Construct Binary Tree from Preorder and Inorder Traversal

Given preorder and inorder traversal arrays of a binary tree (with unique values), reconstruct the tree.

Function signature

func BuildTree(preorder []int, inorder []int) *TreeNode

Inputs / outputs

  • preorder: root-left-right traversal.
  • inorder: left-root-right traversal.
  • Return: root of the reconstructed tree.

Example

preorder = [3,9,20,15,7]
inorder = [9,3,15,20,7]
Output: root of the tree.

Constraints

  • 0 <= len(preorder) == len(inorder) <= 100_000
  • All values are unique.

Core idea (near-solution)

Preorder's first element is the root. In inorder, elements left of root belong to the left subtree, right of root to the right subtree. Use an index map for inorder positions.

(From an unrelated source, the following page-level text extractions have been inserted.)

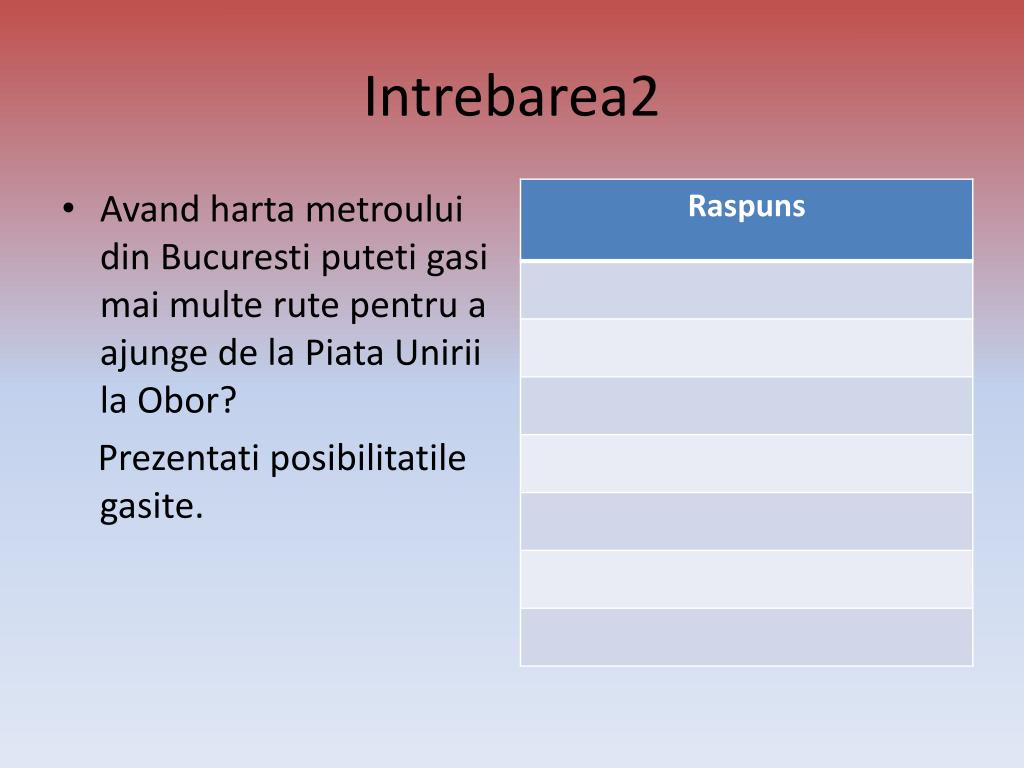 Intrebarea2

• Avand harta metroului din Bucuresti puteti gasi mai multe rute pentru a ajunge de la Piata Unirii la Obor?

Prezentati posibilitatile gasite.

| Raspuns |
|---|
| |
| |
| |
| |
| |
| |
| |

Invariant: recursive calls are passed the correct slices (or indices) for each subtree.

Algorithm (step-by-step)

  1. Build a map from value to inorder index.
  2. Use a recursive helper with preorder index range and inorder index range.
  3. Root = preorder[preL]. Find its index in inorder to split left/right sizes.
  4. Recurse for left and right subtrees.

Correctness sketch

  • Invariant: recursive calls are passed the correct slices (or indices) for each subtree.
  • Base cases handle nil/leaf nodes correctly.
  • Recursive calls return correct results for subtrees (induction).
  • Combining subtree results yields the correct answer for the current node.

Trace (hand walkthrough)

Trace Walkthrough
Example input:
preorder = [3,9,20,15,7]
inorder = [9,3,15,20,7]
Output: root of the tree.

Walk:
- preorder[0]=3 -> root=3; inorder split: [9] | 3 | [15,20,7]
- left subtree from inorder [9] -> node 9
- right subtree: next preorder root=20; split inorder [15] |20| [7] -> children 15,7

Pitfalls to avoid

  • Rebuilding sub-slices repeatedly (use indices).
  • Not using a map for inorder indices (causes O(n^2)).

Complexity

  • Time: O(n)
  • Extra space: O(n) for the index map.

Implementation notes (Go)

  • Build a value->index map for inorder to avoid O(n^2) scans.
  • Use indices instead of slicing to reduce allocations.